> [Text passage]
----------------------------------------

Skip to content

Latest commit

 

History

History
179 lines (140 loc) · 7.13 KB

File metadata and controls

179 lines (140 loc) · 7.13 KB

Churn Prediction with Survival Analysis

This model uses Survival Analysis to classify customers into time-to-churn buckets. The model output can be used to calculate each user's churn score for different durations.

The same methodology can be used used to predict customers' total lifetime from their "birth" (intital signup, or t = 0) and from the current state (t > 0).

Why is Survival Analysis Helpful for Churn Prediction?

Survival Analysis is used to predict the time-to-event, when the event in question has not necessarily occurred yet. In this case, the event is a customer churning.

If a customer is still active, or is "censored" using Survival Analysis terminology, we do not know their final lifetime or when they will churn. If we assume that the customer's lifetime ended at the time of prediction (or training), the results will be biased (underestimating lifetime). Throwing out active users will also bias results through information loss.

By using a Survival Analysis approach to churn prediction, the entire population (regardless of current tenure or status) can be included.

Dataset

This example uses the public Google Analytics Sample Dataset on BigQuery and artificially generated subscription start and end dates as input.

To create a churn model with real data, omit the 'Generate Data' step in the Beam pipeline in preprocessor/preprocessor/preprocess.py. Instead of randomly generating values, the BigQuery results should include the following fields: start_date, end_date, and active. These values correspond to the user's subscription lifetime and their censorship status.

Setup

Set up GCP credentials

gcloud auth login
gcloud auth application-default login

Set up Python environment

virtualenv venv 
source ./venv/bin/activate
pip install -r requirements.txt

Preprocessing

Using Dataflow, the data preprocessing script reads user data from BigQuery, generates random (fake) time-to-churn labels, creates TFRecords, and adds them to Google Cloud Storage.

Each record should have three labels before preprocessing:

  1. active: indicator for censorship. It is 0 if user is inactive (uncensored) and 1 if the user is active (censored).
  2. start_date: Date when user began their lifetime.
  3. end_date: Date when user ends their lifetime. It is None if the user is still active.
    _generateFakeData randomly generates these three fields in order to create fake sample data. In practice, these fields should be available in some form in the historical data.

During preprocessing, the aforementioned fields are combined into a single 2*n-dimensional indicator array, where n is the number of bounded lifetime buckets (i.e. n = 2 for 0-2 months, 2-3 months, 3+ months):

  • indicator array = [survival array | failure array]
  • survival array = 1 if individual has survived interval, 0 otherwise (for each of the n intervals)

----------------------------------------

> [Rows]
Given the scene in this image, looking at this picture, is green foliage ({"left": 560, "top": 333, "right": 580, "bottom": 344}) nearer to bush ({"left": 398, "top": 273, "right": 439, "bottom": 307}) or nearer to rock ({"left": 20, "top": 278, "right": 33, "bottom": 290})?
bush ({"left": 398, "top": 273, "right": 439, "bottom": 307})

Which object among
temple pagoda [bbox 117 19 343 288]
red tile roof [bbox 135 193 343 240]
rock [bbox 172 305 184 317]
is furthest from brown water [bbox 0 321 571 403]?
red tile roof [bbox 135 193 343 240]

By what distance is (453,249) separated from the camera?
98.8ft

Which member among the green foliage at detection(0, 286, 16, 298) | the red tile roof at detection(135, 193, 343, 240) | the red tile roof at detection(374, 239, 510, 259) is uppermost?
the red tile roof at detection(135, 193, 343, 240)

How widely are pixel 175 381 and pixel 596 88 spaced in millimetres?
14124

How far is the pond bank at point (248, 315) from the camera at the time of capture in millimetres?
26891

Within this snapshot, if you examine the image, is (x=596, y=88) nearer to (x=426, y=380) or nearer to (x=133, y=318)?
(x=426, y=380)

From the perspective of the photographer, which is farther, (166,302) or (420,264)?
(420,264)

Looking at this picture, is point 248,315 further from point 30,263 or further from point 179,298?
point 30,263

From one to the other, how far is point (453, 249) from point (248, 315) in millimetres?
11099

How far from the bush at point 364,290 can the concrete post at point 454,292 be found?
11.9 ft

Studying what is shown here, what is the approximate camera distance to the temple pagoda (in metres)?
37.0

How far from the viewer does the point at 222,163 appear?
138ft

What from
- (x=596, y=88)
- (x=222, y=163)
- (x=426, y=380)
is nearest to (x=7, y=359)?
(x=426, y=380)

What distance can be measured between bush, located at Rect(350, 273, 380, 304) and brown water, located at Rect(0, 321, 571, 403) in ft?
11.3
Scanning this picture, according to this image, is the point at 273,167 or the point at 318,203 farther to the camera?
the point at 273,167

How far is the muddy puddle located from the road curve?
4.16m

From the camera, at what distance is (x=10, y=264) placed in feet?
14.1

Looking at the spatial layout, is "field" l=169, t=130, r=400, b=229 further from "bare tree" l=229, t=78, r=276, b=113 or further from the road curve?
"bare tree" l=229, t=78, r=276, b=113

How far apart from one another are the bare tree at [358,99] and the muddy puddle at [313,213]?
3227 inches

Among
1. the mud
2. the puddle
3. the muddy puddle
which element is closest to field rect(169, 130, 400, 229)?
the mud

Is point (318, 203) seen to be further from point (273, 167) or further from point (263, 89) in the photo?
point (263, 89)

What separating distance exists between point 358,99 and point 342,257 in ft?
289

----------------------------------------

> [Short task A] Name every label that, according to the churn prediction README, each record must carry before preprocessing.
> [Short task B] According to the churn prediction README, why is Survival Analysis well suited to churn prediction?
> [Short task C] Write the next portion of the churn prediction README, continuing after its last line.
The records have no connection to the churn prediction README.

> [Final result A] active, start_date, end_date

> [Final result B] Treating active (censored) customers as if their lifetime ended at prediction or training time biases results by underestimating lifetime, and discarding active users biases results through information loss. Survival Analysis avoids both problems because it lets the entire population be included, regardless of current tenure or status.

> [Final result C]
  • failure array = 1 if individual failed during interval, 0 otherwise
    • If an individual is censored (still active), their failure array contains only 0s

Set Constants

BUCKET="gs://[GCS Bucket]"
NOW="$(date +%Y%m%d%H%M%S)"
OUTPUT_DIR="${BUCKET}/output_data/${NOW}"
PROJECT="[PROJECT ID]"

Run locally with Dataflow

cd preprocessor

python -m run_preprocessing \
--output_dir "${OUTPUT_DIR}" \
--project_id "${PROJECT}"

cd ..

Run on the Cloud with Dataflow

The top-level preprocessor directory should be the working directory for running the preprocessing script. The setup.py file should be located in the working directory.

cd preprocessor

python -m run_preprocessing \
--cloud \
--output_dir "${OUTPUT_DIR}" \
--project_id "${PROJECT}"

cd ..

Model Training

Model training minimizes the negative of the log likelihood function for a statistical Survival Analysis model with discrete-time intervals. The loss function is based off the paper A scalable discrete-time survival model for neural networks.

For each record, the conditional hazard probability is the probability of failure in an interval, given that individual has survived at least to the beginning of the interval. Therefore, the probability that a user survives the given interval, or the likelihood, is the product of (1 - hazard) for all of the earlier (and current) intervals.

So, the log likelihood is: ln(current hazard) + sum(ln(1 - earlier hazards)) summed over all time intervals. Equivalently, each individual's log likelihood is: ln(1 - (1 if survived 0 if not)*(Prob of failure)) + ln(1 - (1 if failed 0 if not)*(Prob of survival)) summed over all time intervals.

Set Constants

The TFRecord output of the preprocessing job should be used as input to the training job.

Make sure to navigate back to the top-level directory.

INPUT_DIR="${OUTPUT_DIR}"
MODEL_DIR="${BUCKET}/model/$(date +%Y%m%d%H%M%S)"

Train locally with AI Platform

gcloud ai-platform local train \
--module-name trainer.task \
--package-path trainer/trainer \
--job-dir ${MODEL_DIR} \
-- \
--input-dir "${INPUT_DIR}"

Train on the Cloud with AI Platform

JOB_NAME="train_$(date +%Y%m%d%H%M%S)"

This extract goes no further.